Tara Beltran (MSL ’18) was considering pursuing a master’s degree while managing a habitat program at a California public agency. Many of the MBA programs that she found lacked the foundational work in water and environmental law that she knew she needed for advancement. Tara determined that McGeorge was the best environmental law school and the Master of Science in Law was the best program to advance her career. “McGeorge’s program is absolutely relevant to my work,” Tara said, “and it definitely gave me what I needed.” “It pushed me professionally from having just a job to building a career.”

Tara praises her courses and the faculty at McGeorge, noting that “the professors are engaging and are experts in the field.”

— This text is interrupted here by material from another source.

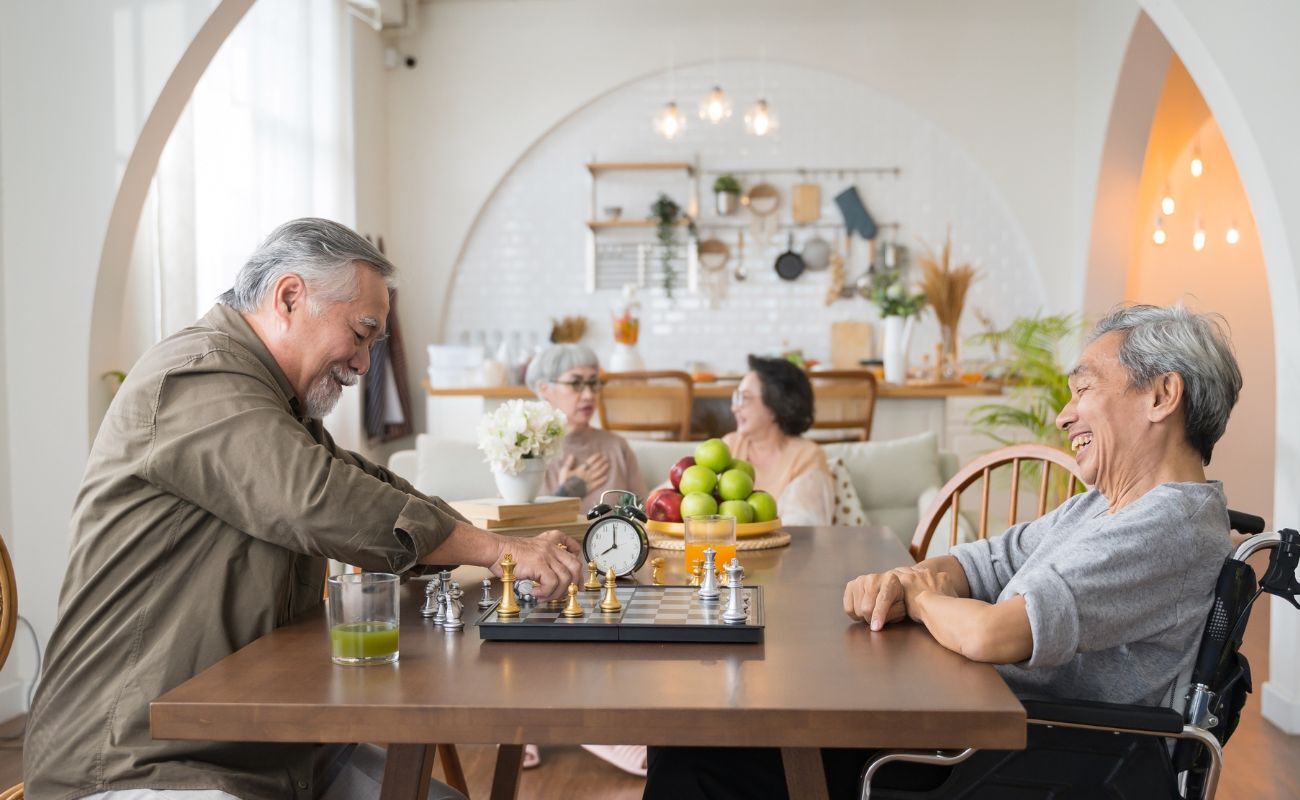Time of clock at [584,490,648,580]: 7:59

In-Depth Research Courses Are Stepping Stones for Your Career

Another reason that McGeorge is the best environmental law school is the extensive knowledge that students gain in the MSL in water and environmental law program. The research courses allow students to deeply explore a specific topic, learning the nuances of theory and practice, setting them apart as experts and preparing them to tackle complex issues in the real world.

  • Directed Research in Water and Environmental Law: In this course, students engage in a comprehensive individual research project under the supervision of a full-time faculty member. The work product may take the form of a scholarly paper, empirical study, analysis of topical readings, or another creative format that demonstrates in-depth legal research and original analysis.

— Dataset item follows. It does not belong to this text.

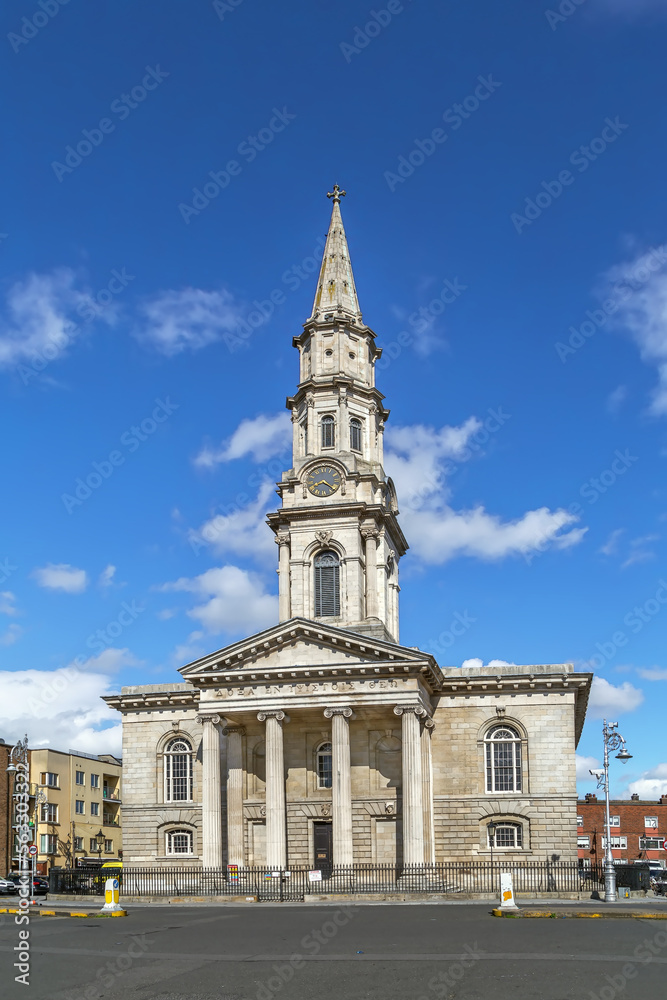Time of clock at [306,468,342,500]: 8:21
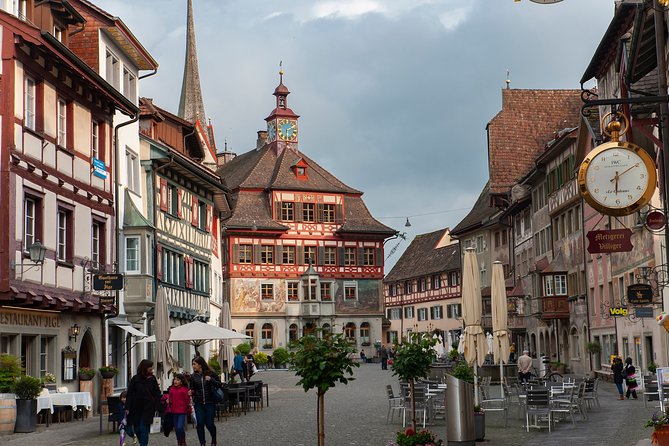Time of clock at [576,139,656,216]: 6:09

  • Master’s Thesis in Water and Environmental Law:  In the Master Thesis course, students write a thesis under the guidance of a full-time faculty member acting as supervisor. The thesis should present an original idea, demonstrate mastery of research skills appropriate to the field, and be analytical and/or critical instead of merely descriptive. The final product should exemplify high-quality academic writing consistent with the professional goals of the student.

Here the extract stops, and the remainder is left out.